New Year, New Commitment

Here we are about half way into the first day of this new year. It is a time – for some – for new beginnings….new hopes….new dreams….a new outlook on things….whatever it may be it also is a time to look back and reflect. Thinking about what has transpired over the last year and what might be look forward to in 2014.

Many people have made resolutions for the new year. I failed to do so. My resolutions never seem to stick so I found it unnecessary to resign to make resolutions that I may or may not keep. Instead, I am going to strive to make small attainable goals throughout the year and attempt to make those so my goals and needs will be easier to hopefully obtain.

For me, 2013 was a good year. It hasn’t been the best, but it’s been good. I mean I still have my health (may not be the best, but it is keeping me alive), I have my family, friends and acquaintances. I have been through ups and downs, as many have I suppose, but I’ve managed to keep going. And that I can be thankful for.

I have been married for a little over a year and a half now and celebrated the anniversary in San Antonio with the wife and kids last year, while we also attended the family reunion on my mom’s side. I saw many cousins and other relatives I haven’t seen in years. I was also able to meet my brother’s “twin.” That was interesting. In other news from 2013, my step-daughter was accepted into the army, after a tumultuous first year of college, and actually leaves in less than a week. My wife is sad to see her go now that her departure is getting that much closer. But we will cope and carry on. I completed a semester of college teaching where it had its ups and downs but I managed to get through it. The time just wasn’t right to be able to continue for the spring semester. Therefore, I decided to continue with my current job and search for other/additional work. I am currently working at a job that is somewhere in my background and that is print media. However, there are ups and downs and I still continue to search for more. And that leads me to my next thought.

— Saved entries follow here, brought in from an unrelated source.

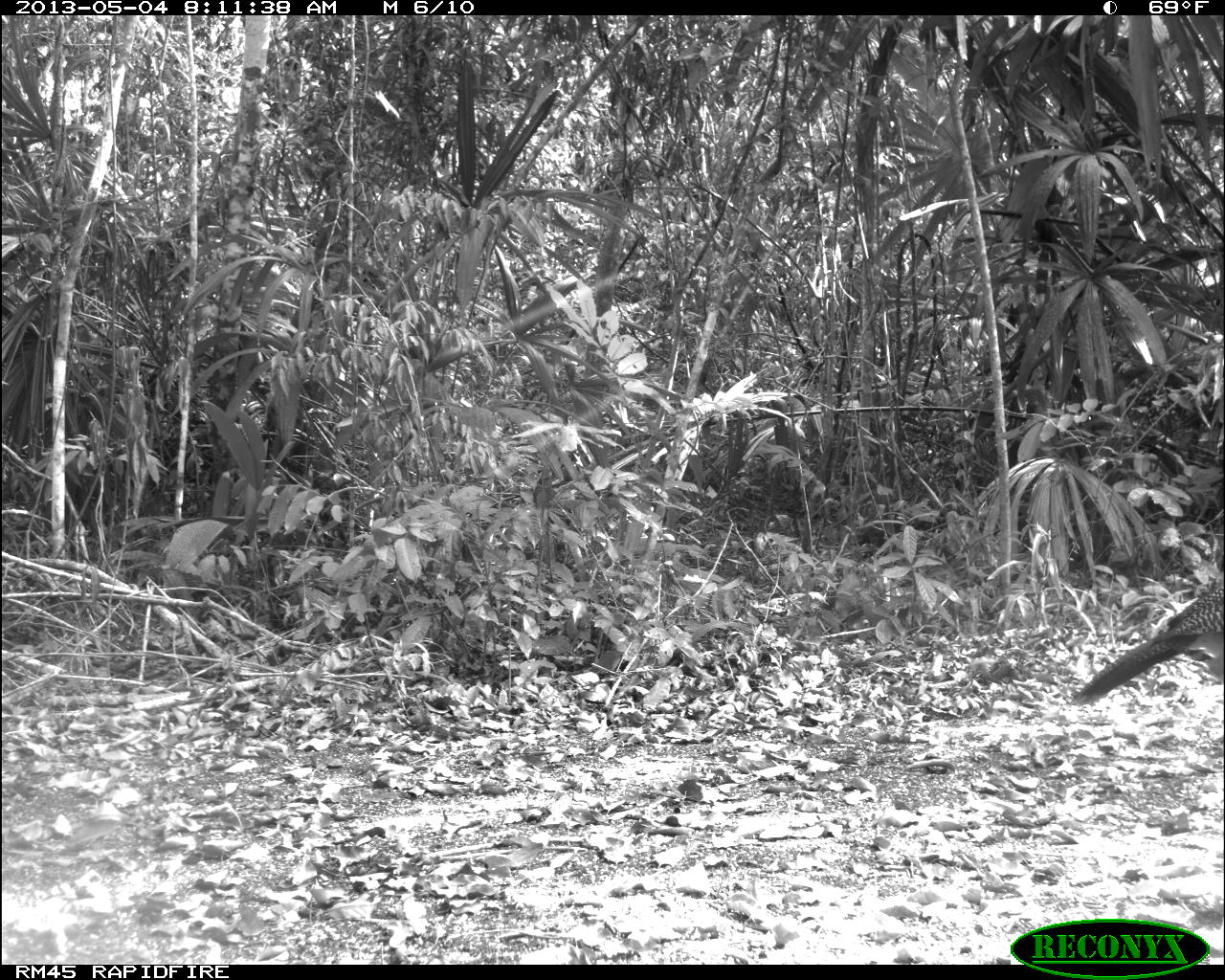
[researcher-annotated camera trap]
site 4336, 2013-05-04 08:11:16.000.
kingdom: Animalia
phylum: Chordata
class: Aves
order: Galliformes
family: Cracidae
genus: Crax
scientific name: Crax rubra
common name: great curassow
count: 1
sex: female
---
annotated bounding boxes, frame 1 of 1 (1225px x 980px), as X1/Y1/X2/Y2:
crax rubra: 1068/579/1225/705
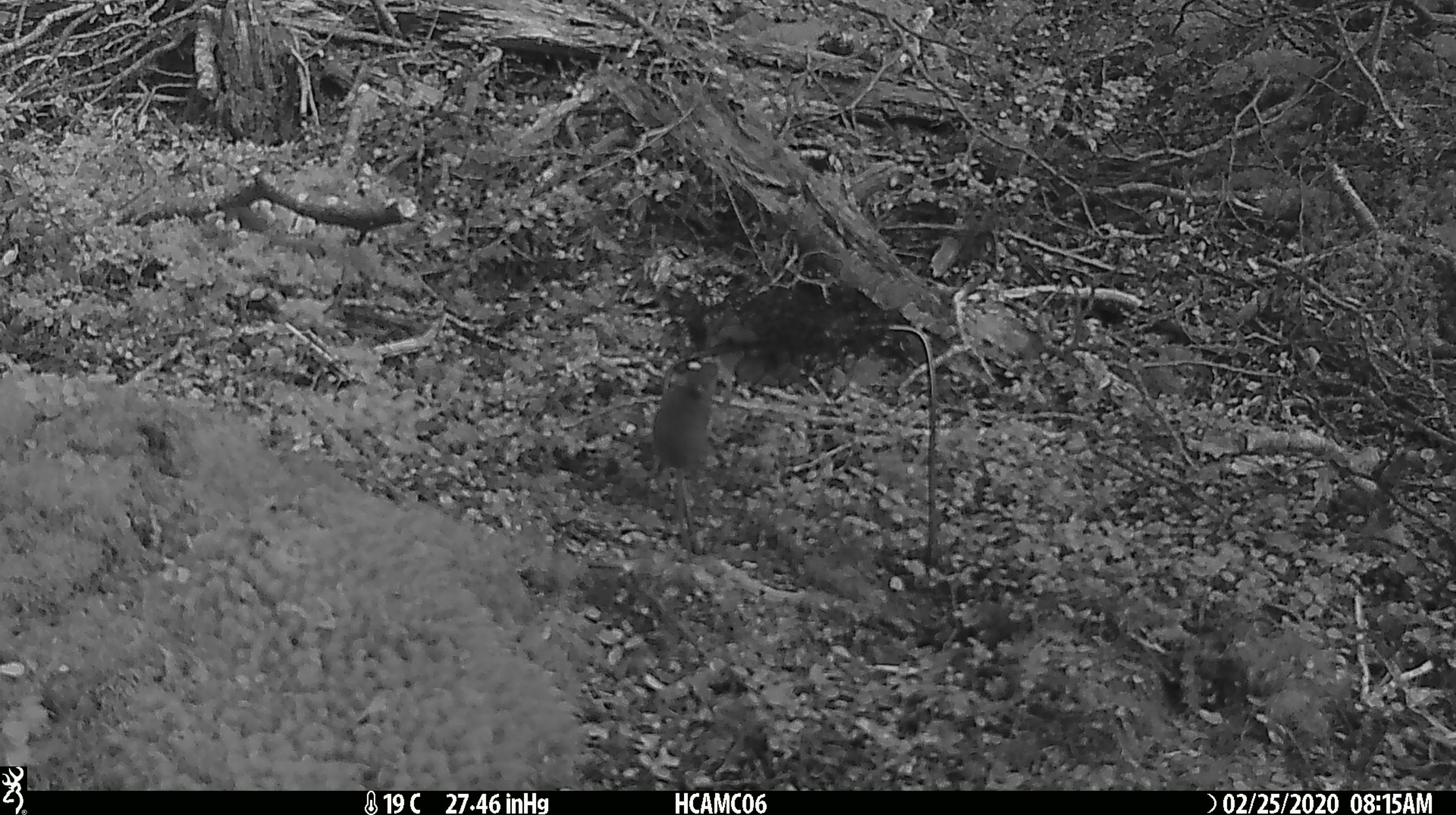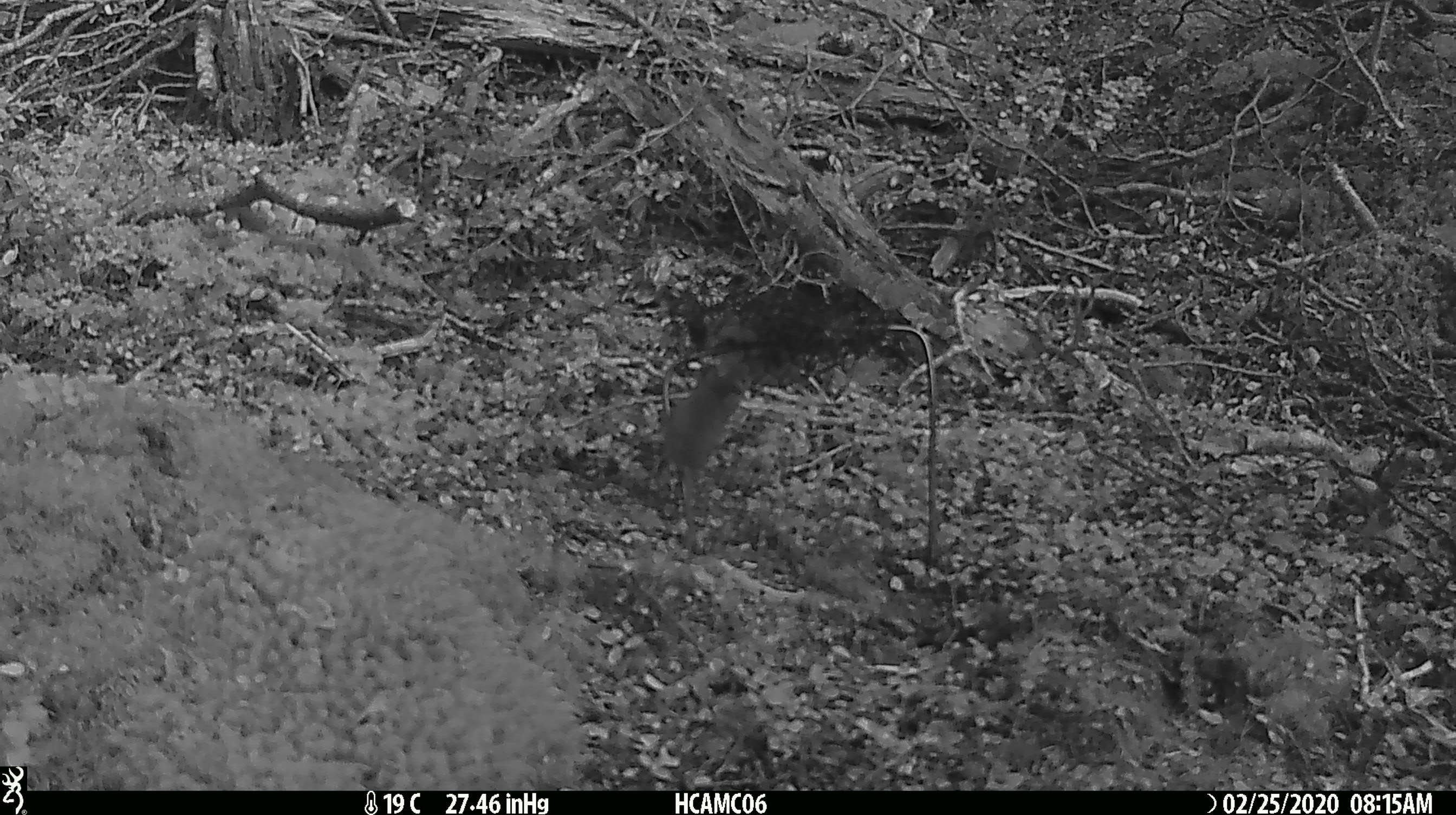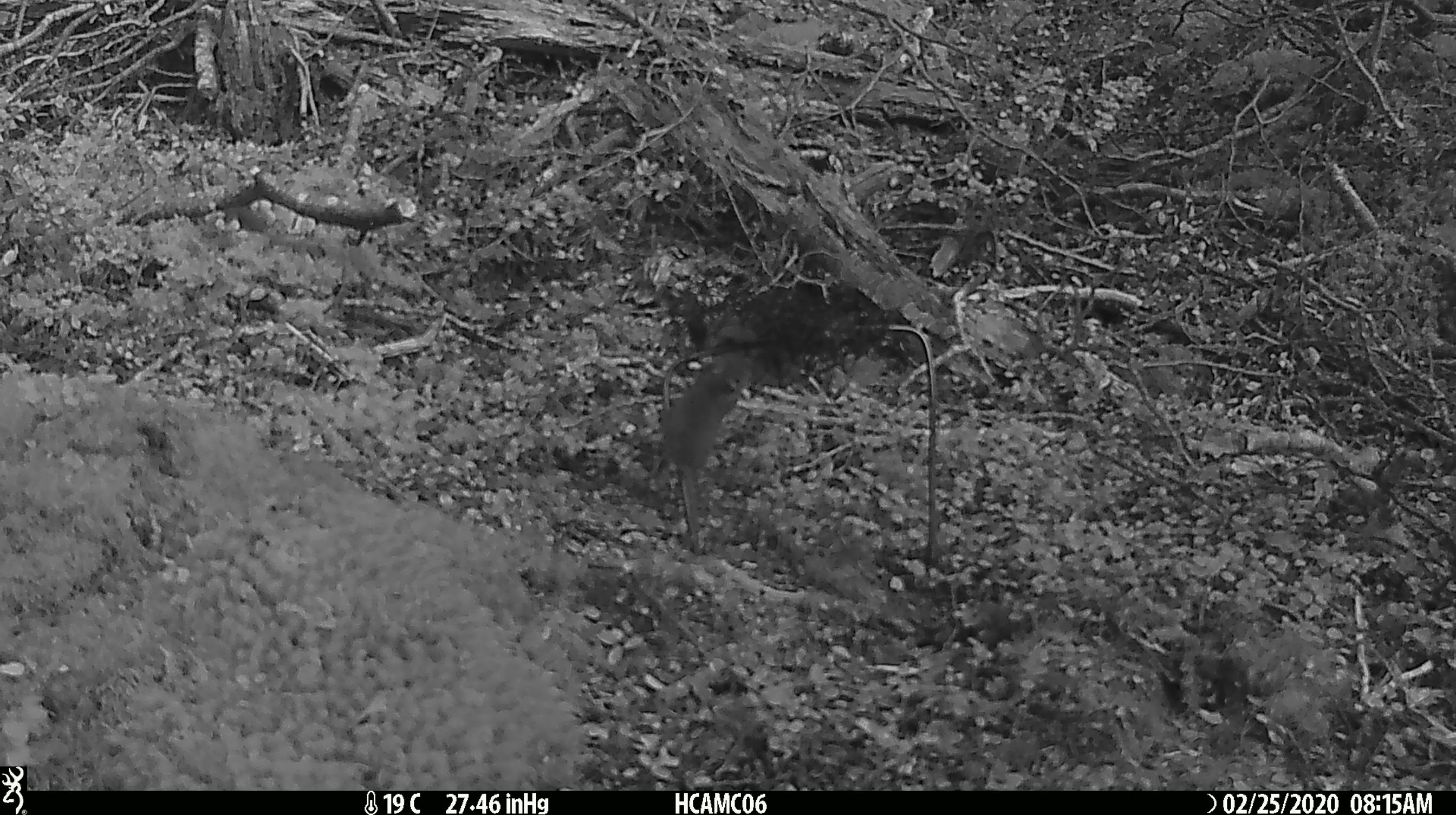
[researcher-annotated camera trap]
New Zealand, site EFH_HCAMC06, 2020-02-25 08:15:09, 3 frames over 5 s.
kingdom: Animalia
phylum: Chordata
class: Mammalia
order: Rodentia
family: Muridae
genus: Mus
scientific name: Mus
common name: mouse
Mouse (Mus).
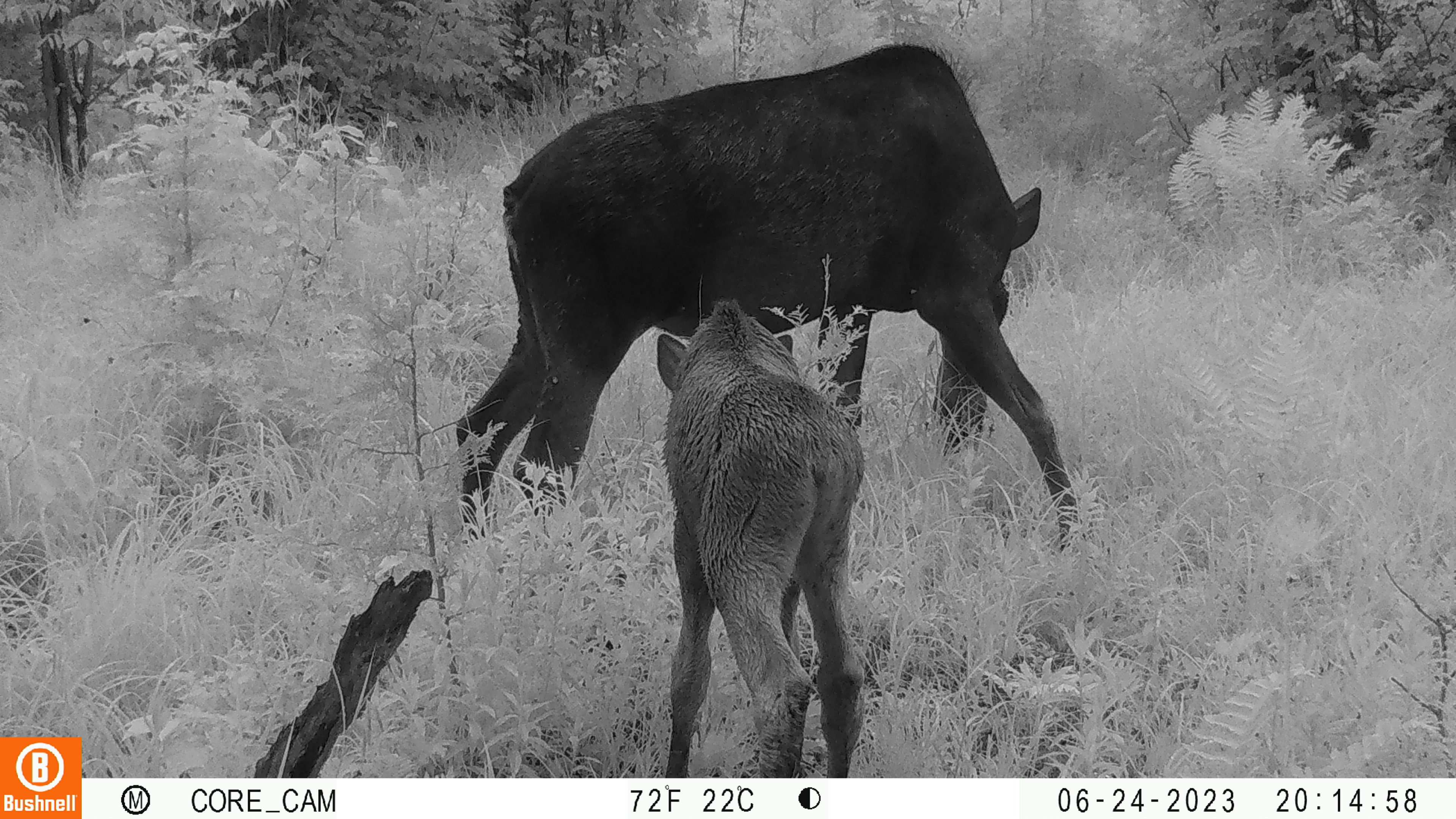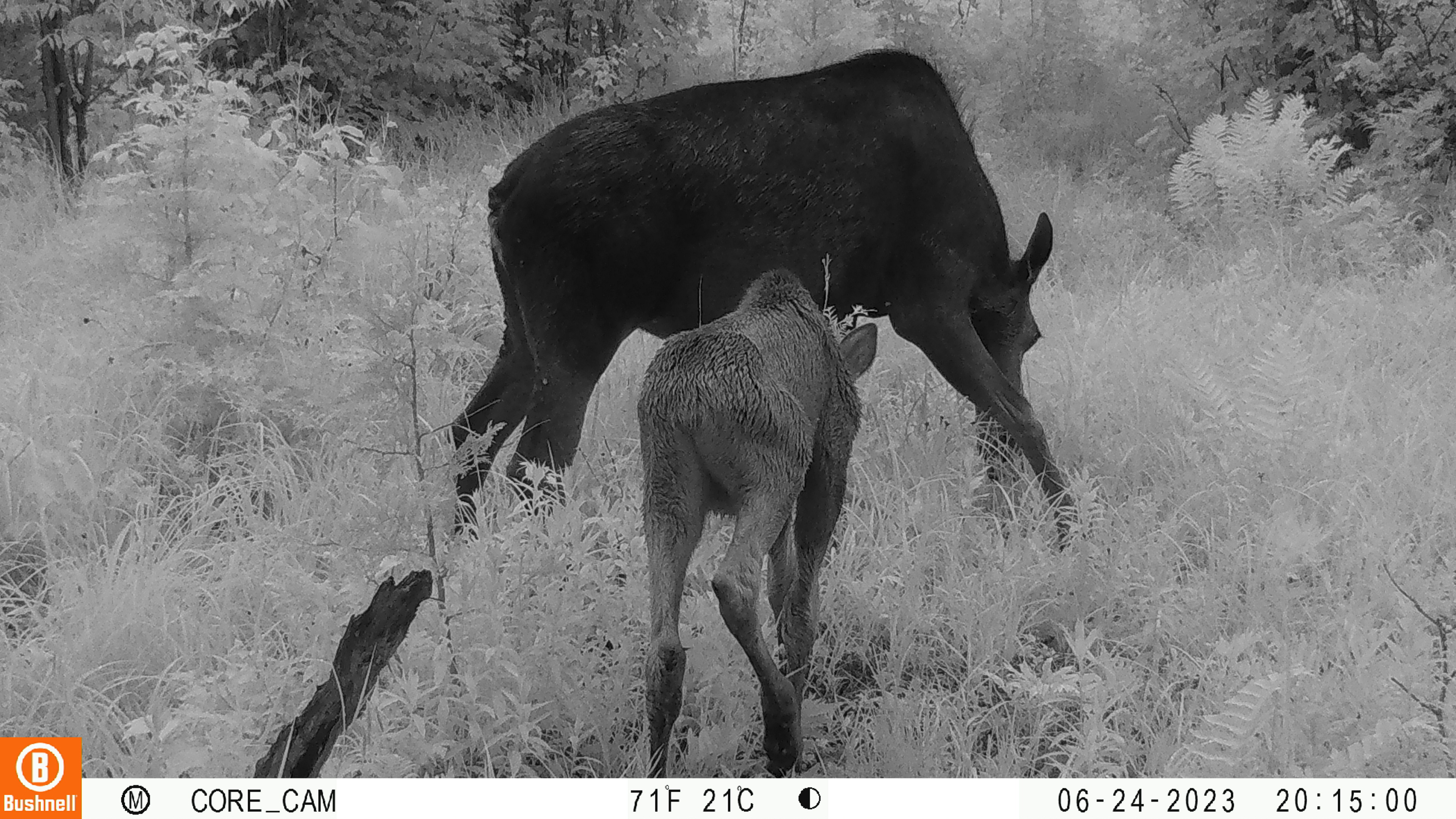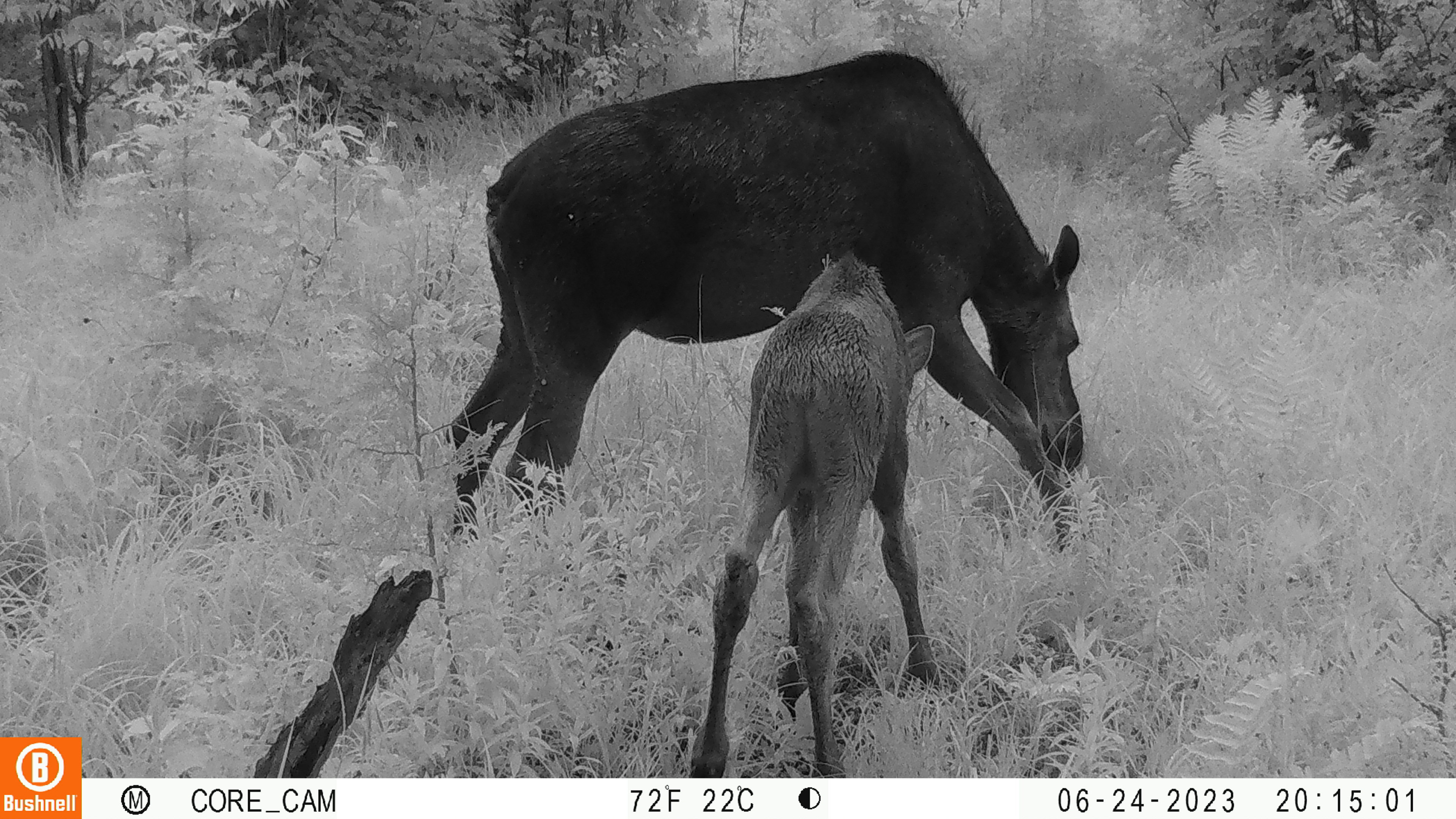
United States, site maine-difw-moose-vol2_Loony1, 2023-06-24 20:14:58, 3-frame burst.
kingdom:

My biggest concern I have for the new year is my financial and employment situation. Although I have been through several job changes over last year, I have found a steady job that has kind of kept me going but it does have its own ups and downs and it is only a part-time job. I am looking for something that I enjoy, that is something in my educational background or interests (like radio, theatre, film, writing/journalism), and something that I can be happy and provide for myself and my family. However, my current city of residence does not really provide for that. So I think that must change at some point. It’s just somewhat difficult right now to find something at the current time that meets those standards. The struggle will continue until I am able to make that change.

I have some leads out, and as I said, continue to search for more. I will accept what I have now. I will accept the fact that I CAN change…and hold on to the hope that it WILL change.

I don’t know what the future may hold, so all I can do is to do my best and keep going.

In the words of the Grateful Dead: “I will get by…I will survive.”